KOMUNIKASI PEMASARAN DAN PERILAKU KONSUMEN DI MATAHARI DEPARTMEN STORE MEGA TRADE CENTER MANADO
Abstrak: Awalnya pusat
perbelanjaan di Kota Manado terkonsentrasi di seputar Taman Kesatuan Bangsa
(TKB) atau Pasar ‘45. Seiring dengan pertumbuhan ekonomi kota Manado, dalam
kurun waktu beberapa tahun belakangan ini, industri properti dan retail di
Manado berkembang cukup pesat. Bermula dari proyek reklamasi pantai yang
dilakukan selama 10 tahun lebih, dibangun setelah jalan tepi pantai atau
boulevard diresmikan tahun 1993 dengan Jalan Piere Tendean atau lebih dikenal
dengan Manado Boulevard. Dengan alasan tersebut kemudian pihak Matahari
Departement Store terus melakukan komunikasi pemasaran mengenai produk-produk
terkini dengan kombinasi penjualan tatap muka (direct selling), iklan di
televisi dan iklan di surat kabar dan promosi penjualan. Ketiga cara komunikasi
pemasaran ini kemudian dikombinasi dengan isi pesan mengenai promosi diskon
besar-besaran. Melalui pengamatan disertai wawancara dengan pihak manajemen di
Mega Trade Center Manado Matahari Departement Store biasanya mengikuti
kebiasaan masyarakat berbelanja contoh pada hari-hari raya keagamaan (natal,
tahun baru, lebaran, imlek) tapi juga hari-hari besar kenegaraan seperti
tujuhbelasan, hari-hari spesial seperti valentine day dan pada setiap akhir
bulan, tapi semua kegiatan atau program diskon tersebut bersifat nasional
karena persaingan dengan perusahaan ritel sejenis juga semakin ketat.
Agar sukses dalam penjualan, perusahaan harus memiliki kiat-kiat
komunikasi pemasaran. Matahari Departement Store terus berupaya mengkomunikasi
kelebihan-kelebihan produknya termasuk dengan adanya iming-iming diskon
besar-besaran yang secara kontinue dilakukan pihak matahari. Seperti komunikasi
pada umumnya, komunikasi pemasaran bertumpuh pada penyebaran informasi (pesan)
mengenai produk-produk yang dimiliki dengan teknik komunikasi persuasif untuk
mengingatkan atau membujuk karena diketahui persaingan begitu ketat dengan
usaha-usaha serupa yang bertebaran di Kota Manado khususnya di kawasan
boulevard.
Metode yang digunakan adalah metode deskripsi yang hanya memaparkan situasi
atau peristiwa. Penelitian ini tidak mencari atau menjelaskan, hubungan tidak
menguji hipótesis atau membuat prediksi. Penelitian deskripsi oleh banyak
peneliti disebut juga penelitian survei.
Hasil penelitian yang sudah dipaparkan di bab sebelumnya jelas bahwa
kegiatan komunikasi pemasaran melalui pesan-pesan pemasaran yang dilakukan PT.
Matahari Departemen Store cukup berperan dalam memengaruhi perilaku konsumen.

*****

### TUGAS
Salin ulang tanpa perubahan isi abstrak tentang komunikasi pemasaran Matahari Department Store di atas, seluruhnya mulai dari "mengenai produk-produk yang" terus ke bawah sampai "memengaruhi perilaku konsumen.".

*****

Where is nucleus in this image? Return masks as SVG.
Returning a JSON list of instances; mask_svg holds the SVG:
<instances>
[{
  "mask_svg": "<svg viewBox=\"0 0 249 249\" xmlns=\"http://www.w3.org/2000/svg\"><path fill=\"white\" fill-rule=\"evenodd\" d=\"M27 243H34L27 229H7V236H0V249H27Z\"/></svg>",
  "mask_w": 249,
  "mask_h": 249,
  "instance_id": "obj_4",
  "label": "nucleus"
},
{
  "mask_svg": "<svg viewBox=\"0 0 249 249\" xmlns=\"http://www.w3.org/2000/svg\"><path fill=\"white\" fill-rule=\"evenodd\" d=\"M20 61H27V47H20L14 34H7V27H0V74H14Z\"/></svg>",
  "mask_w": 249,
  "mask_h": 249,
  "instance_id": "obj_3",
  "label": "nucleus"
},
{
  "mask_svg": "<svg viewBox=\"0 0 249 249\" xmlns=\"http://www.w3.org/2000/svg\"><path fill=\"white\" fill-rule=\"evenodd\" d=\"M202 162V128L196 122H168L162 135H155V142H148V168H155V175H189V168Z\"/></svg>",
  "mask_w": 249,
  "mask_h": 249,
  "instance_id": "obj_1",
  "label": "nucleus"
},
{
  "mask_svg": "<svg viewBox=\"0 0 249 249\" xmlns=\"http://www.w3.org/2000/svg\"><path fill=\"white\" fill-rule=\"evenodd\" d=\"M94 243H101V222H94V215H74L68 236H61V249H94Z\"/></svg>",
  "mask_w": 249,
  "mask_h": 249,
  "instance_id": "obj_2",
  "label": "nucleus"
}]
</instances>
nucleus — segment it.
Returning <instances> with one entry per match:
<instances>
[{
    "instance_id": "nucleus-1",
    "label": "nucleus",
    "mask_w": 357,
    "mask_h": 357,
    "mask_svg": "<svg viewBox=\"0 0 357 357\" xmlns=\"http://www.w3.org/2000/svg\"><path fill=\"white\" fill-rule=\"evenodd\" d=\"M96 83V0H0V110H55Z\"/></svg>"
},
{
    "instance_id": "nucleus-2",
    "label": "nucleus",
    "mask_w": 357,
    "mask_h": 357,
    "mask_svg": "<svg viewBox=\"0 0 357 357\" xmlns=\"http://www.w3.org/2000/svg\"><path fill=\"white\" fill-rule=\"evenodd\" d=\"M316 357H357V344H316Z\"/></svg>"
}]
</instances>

*****

### HASIL TUGAS
mengenai produk-produk yang dimiliki dengan teknik komunikasi persuasif untuk
mengingatkan atau membujuk karena diketahui persaingan begitu ketat dengan
usaha-usaha serupa yang bertebaran di Kota Manado khususnya di kawasan
boulevard.
Metode yang digunakan adalah metode deskripsi yang hanya memaparkan situasi
atau peristiwa. Penelitian ini tidak mencari atau menjelaskan, hubungan tidak
menguji hipótesis atau membuat prediksi. Penelitian deskripsi oleh banyak
peneliti disebut juga penelitian survei.
Hasil penelitian yang sudah dipaparkan di bab sebelumnya jelas bahwa
kegiatan komunikasi pemasaran melalui pesan-pesan pemasaran yang dilakukan PT.
Matahari Departemen Store cukup berperan dalam memengaruhi perilaku konsumen.